2.Kewajiban secara Qath’i (mutlak),
akan tetapi jika seorang yang shaum kemudian tertidur sebelum berbuka
maka diharamkan baginya makan dan minum sampai hari berikutnya.
3.Tahapan terakhir, yaitu yang berlangsung sekarang dan berlaku sampai hari kiamat sebagai nasikh (penghapus) hukum sebelumnya.()
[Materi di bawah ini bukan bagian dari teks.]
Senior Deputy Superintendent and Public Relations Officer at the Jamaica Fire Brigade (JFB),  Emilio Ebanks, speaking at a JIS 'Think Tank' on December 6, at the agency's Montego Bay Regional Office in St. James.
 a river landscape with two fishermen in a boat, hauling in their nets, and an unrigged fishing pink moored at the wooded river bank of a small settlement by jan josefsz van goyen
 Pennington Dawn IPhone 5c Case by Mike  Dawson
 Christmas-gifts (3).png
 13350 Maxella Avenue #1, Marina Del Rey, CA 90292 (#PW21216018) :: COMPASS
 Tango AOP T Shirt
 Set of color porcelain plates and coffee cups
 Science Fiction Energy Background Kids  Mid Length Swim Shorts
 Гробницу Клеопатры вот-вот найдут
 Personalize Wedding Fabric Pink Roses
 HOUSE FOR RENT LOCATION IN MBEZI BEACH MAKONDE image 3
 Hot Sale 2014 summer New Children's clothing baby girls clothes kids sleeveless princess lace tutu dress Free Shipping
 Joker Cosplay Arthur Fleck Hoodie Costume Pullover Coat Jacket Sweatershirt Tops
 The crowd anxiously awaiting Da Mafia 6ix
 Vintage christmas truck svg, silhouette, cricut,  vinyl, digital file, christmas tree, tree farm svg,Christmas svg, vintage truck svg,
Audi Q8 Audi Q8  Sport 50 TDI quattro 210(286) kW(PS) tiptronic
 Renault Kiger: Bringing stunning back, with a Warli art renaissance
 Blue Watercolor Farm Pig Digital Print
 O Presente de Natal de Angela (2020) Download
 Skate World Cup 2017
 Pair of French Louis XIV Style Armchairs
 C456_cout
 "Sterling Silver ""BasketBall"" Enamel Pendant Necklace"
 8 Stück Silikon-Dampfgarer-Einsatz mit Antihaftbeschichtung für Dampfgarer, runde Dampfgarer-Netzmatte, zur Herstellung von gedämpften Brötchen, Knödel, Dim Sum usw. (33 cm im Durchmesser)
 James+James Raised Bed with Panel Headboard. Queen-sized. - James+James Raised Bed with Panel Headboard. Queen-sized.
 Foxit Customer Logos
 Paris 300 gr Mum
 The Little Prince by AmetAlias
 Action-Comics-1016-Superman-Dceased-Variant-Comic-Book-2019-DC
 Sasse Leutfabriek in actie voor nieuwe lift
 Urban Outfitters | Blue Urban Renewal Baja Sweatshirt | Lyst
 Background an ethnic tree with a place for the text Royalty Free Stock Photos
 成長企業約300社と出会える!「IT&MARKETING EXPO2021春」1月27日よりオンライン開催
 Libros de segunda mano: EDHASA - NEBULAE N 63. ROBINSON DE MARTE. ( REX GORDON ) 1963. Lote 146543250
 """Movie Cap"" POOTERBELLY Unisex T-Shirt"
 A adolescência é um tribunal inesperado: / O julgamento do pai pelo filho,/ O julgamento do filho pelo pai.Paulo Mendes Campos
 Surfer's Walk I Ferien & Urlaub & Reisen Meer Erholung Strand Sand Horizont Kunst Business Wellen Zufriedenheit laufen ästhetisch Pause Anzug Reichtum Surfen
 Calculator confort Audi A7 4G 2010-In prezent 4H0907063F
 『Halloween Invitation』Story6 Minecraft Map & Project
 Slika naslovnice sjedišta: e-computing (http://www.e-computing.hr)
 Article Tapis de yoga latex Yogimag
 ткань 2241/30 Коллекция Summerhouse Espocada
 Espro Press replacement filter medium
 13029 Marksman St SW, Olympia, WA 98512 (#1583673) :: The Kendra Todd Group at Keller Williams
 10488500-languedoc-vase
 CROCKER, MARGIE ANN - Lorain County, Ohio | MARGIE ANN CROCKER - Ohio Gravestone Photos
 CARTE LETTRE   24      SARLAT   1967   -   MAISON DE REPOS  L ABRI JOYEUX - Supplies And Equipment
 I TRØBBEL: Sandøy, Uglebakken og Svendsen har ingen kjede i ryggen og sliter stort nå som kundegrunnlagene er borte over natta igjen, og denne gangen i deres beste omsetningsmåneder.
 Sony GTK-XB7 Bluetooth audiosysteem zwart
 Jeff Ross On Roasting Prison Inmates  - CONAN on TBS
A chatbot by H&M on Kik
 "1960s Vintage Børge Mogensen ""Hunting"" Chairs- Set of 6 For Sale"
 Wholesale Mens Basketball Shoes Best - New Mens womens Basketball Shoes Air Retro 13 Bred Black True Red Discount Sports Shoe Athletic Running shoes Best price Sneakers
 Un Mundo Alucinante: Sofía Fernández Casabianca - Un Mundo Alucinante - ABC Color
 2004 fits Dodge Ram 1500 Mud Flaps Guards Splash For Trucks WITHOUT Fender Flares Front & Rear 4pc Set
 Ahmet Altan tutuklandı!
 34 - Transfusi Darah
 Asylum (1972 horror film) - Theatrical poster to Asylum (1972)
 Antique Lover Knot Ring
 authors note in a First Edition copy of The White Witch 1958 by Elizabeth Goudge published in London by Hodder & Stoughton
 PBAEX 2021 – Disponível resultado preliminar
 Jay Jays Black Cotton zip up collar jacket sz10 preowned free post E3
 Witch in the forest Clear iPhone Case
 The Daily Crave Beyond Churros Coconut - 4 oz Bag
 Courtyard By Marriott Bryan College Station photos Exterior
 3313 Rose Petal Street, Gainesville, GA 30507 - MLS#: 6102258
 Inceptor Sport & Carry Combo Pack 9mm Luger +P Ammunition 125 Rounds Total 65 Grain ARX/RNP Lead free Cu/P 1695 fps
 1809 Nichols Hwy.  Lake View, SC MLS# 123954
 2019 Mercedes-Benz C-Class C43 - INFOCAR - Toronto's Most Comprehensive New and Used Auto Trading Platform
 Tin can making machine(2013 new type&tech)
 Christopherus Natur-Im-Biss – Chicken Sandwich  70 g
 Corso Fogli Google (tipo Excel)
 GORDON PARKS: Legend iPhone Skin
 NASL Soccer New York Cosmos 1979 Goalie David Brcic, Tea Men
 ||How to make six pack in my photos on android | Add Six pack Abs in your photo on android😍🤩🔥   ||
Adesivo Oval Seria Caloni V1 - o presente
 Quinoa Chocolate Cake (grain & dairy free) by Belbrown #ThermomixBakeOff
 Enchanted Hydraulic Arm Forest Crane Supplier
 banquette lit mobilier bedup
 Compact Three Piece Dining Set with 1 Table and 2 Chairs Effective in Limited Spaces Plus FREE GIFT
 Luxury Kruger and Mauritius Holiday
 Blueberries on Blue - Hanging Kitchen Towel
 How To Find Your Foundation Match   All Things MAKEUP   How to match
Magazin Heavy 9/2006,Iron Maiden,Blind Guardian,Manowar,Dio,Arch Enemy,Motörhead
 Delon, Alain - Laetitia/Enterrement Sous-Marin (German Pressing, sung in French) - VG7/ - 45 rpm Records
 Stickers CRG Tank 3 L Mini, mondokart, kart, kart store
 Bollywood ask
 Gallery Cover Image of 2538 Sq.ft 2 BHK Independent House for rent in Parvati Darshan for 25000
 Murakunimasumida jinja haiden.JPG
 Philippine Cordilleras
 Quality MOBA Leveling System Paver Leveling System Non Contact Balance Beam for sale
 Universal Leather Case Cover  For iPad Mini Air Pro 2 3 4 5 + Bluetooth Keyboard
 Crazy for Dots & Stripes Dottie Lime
Tahapan awal berdasarkan firman Allah I :
وَعَلَى
الَّذِينَ يُطِيقُونَهُ فِدْيَةٌ طَعَامُ مِسْكِينٍ فَمَنْ تَطَوَّعَ
خَيْرًا فَهُوَ خَيْرٌ لَهُ وَأَنْ تَصُومُوا خَيْرٌ لَكُمْ إِنْ كُنْتُمْ
تَعْلَمُونَ( البقرة: ١٨٤)
Artinya :
”
Dan wajib bagi orang yang berat untuk menjalankan ash-shaum maka
membayar fidyah yaitu dengan cara memberi makan seorang miskin untuk
setiap harinya. Barang siapa yang dengan kerelaan memberi makan lebih
dari itu maka itulah yang lebih baik baginya dan jika kalian melakukan
shaum maka hal itu lebih baik bagi kalian jika kalian mengetahuinya.”
[Surat Al-Baqarah 184]
Berkata Al-Hafizh Ibnu Katsir :
“Adapun
orang yang sehat dan mukim (tidak musafir-pen) serta mampu menjalankan
ash-shaum diberikan pilihan antara menunaikan ash-shaum atau membayar
fidyah. Jika mau maka dia bershaum dan bila tidak maka dia membayar
fidyah yaitu dengan memberi makan setiap hari kepada satu orang miskin.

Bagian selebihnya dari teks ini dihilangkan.